DEAR ABBY: My niece is getting married this spring, which has created a dilemma for my immediate family.

When the save-the-date cards went out, she addressed them only to the women in the family. At first we thought it was a mistake, but now the invitations have come and they are also only for the women.
My husband and my son (her first cousin) feel neglected. My son’s wife was invited, but she does not know the bride at all.
It seems that the bride has a limited number of guests she can invite to the place. She also has a large number of friends and the groom’s family attending.

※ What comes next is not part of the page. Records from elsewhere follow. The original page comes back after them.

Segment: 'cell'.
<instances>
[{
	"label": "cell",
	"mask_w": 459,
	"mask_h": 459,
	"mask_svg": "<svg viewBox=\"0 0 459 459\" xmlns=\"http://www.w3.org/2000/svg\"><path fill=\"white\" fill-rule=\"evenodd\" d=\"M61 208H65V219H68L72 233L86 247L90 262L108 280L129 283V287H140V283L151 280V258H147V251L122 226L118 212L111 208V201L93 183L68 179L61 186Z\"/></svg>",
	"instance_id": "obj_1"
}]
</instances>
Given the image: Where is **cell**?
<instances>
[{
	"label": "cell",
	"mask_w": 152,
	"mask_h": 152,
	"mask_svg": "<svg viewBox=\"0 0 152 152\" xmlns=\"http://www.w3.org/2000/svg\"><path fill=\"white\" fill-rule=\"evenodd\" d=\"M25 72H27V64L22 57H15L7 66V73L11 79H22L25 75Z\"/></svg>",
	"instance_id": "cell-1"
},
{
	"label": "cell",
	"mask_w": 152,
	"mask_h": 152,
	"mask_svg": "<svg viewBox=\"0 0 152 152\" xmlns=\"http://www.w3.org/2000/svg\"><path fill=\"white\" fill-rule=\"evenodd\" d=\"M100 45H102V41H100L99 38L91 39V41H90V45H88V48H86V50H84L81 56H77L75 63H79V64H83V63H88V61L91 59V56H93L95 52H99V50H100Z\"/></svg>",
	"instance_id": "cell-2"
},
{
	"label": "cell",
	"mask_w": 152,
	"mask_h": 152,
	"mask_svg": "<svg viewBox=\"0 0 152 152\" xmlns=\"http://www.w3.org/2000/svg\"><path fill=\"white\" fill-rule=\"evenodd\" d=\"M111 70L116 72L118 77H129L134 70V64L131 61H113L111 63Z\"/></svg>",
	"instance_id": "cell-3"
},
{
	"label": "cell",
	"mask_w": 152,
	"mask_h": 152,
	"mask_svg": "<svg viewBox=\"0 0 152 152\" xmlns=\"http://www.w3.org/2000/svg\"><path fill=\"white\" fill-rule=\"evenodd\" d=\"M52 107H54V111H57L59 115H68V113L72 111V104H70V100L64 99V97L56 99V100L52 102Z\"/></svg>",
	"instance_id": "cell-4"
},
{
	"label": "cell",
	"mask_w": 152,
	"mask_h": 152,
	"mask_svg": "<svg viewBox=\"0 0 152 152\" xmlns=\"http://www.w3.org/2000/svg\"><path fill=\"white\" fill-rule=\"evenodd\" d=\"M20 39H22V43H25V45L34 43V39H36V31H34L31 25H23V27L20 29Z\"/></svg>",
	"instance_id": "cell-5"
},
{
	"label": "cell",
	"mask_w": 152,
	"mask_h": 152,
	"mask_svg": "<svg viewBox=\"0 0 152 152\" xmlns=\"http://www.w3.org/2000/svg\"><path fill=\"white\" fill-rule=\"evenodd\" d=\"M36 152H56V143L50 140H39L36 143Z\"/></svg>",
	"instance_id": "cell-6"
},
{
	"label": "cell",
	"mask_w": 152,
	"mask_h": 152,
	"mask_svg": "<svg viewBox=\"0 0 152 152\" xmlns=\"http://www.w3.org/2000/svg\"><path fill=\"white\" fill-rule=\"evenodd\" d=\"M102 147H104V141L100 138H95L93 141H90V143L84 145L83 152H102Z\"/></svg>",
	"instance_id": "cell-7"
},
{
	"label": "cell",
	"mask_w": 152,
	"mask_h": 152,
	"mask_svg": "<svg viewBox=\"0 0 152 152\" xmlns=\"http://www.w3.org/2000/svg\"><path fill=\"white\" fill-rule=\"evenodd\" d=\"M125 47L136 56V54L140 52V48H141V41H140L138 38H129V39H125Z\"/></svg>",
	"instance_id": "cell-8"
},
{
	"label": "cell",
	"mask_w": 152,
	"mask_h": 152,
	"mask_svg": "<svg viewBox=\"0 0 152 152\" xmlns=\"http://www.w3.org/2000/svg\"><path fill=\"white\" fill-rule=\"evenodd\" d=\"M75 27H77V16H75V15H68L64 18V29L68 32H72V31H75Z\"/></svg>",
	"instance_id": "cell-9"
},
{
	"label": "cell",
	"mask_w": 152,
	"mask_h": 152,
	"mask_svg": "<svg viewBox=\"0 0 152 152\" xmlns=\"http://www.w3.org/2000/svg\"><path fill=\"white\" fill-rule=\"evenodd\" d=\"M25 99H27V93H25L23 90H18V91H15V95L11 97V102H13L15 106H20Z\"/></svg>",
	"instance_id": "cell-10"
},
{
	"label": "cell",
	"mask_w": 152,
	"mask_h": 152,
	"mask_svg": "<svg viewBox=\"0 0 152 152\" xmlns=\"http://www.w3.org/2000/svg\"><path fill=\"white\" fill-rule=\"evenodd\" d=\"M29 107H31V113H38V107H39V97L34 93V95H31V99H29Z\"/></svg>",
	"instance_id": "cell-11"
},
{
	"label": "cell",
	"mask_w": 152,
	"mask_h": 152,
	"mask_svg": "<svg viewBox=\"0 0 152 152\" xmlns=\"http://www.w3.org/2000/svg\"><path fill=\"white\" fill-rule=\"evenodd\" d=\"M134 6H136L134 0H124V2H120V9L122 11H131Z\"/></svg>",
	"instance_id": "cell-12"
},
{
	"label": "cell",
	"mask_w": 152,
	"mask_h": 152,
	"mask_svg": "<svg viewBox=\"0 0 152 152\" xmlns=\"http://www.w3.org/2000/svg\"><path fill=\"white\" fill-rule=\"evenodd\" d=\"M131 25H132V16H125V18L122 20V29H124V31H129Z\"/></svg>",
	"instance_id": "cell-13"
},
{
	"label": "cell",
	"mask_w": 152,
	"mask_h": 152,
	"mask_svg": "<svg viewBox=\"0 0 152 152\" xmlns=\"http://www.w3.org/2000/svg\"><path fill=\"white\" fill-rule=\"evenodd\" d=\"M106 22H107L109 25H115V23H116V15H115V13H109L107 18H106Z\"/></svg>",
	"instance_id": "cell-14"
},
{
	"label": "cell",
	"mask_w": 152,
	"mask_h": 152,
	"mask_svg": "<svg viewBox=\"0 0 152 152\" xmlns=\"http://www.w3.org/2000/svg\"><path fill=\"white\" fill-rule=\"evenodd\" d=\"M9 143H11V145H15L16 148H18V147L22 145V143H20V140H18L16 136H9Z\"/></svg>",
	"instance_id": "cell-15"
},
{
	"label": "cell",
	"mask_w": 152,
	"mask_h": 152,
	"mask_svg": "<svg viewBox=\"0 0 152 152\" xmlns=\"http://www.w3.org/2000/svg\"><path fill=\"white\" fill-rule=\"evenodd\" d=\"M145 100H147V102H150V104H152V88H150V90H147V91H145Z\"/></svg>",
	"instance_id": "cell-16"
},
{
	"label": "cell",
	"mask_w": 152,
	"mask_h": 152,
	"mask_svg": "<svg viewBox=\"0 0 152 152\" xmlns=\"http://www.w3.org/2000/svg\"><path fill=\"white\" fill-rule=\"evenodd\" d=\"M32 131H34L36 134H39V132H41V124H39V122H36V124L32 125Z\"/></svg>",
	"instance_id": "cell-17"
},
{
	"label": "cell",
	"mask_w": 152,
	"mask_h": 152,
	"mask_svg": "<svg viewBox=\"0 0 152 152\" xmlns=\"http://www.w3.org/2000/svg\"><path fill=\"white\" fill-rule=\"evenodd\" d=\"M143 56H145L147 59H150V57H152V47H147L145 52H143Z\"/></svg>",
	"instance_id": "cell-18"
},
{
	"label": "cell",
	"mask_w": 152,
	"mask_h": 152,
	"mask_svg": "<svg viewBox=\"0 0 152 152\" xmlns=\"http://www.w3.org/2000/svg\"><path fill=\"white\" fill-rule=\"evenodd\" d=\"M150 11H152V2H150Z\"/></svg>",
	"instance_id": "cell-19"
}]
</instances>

Out of respect for my son and my husband – and a son-in-law who was also excluded – we will all answer that we will not participate.
I’m awful not being able to see my niece go down the aisle, but I’m not used to my spouse being ignored. Am I doing the right thing?
THE COUNCIL OF FLORIDA
DEAR COUNCIL: Before rejecting the wedding invitation, call your niece and ask if she intentionally excludes the men. Because women do most social events, she may not have realized that each guest’s name should be on the invitation.
Instead of trying to exclude family members because their chromosomes are not the same as hers, this may simply have been an etiquette boo-boo.
DEAR ABBY: I have been married for 35 years and have a recurring problem with no solution in sight: My wife puts frozen meat on the counter to thaw.
She says she can not count on thawing it up in the fridge because it takes too long and disrupts her meal planning. Her mother has always done it this way and no one has ever gotten sick.
I try to talk to her, but it only ends in a fight. Any suggestions would be appreciated.
RISK AND ILLINOIS
DEAR RISK: The Food and Drug Administration has issued guidelines on cooking because people have become very ill when not done properly. They specify that food should never be thawed or marinated at room temperature.
Over the last 10 or 15 years, conditions at some of our slaughterhouses and farms have deteriorated and consumers have died as a result.
I can not predict if you can persuade your wife to change. But you might be doing her a favor if you visit her fda.gov and print out some information for her and your mother-in-law. Better to be safe than sorry.
DEAR ABBY: My wife is part of a Christmas cake exchange with her sisters-in-law and her mother. Three of them make beautiful, tasty cookies. The other person’s cookies are not very good, so the others do not put them on their trays. Instead, they gladly accept them and “give them away.”
I think someone should grab this woman and “gently” suggest that she make a different kind of cookie so she does not waste her time, energy and money. I have been told to stay out. Your thoughts?
WASTE OF COOKIES IN NEW YORK
DEAR SPOKES OF COOKIES: Ideally, the woman might want to know that her cookie is not well-liked. In the real world, though, her emotions can get hurt. You have been overruled. Right now, everyone is happy. If the temptation to say something becomes overwhelming, put a “good” cookie in your mouth and keep it closed.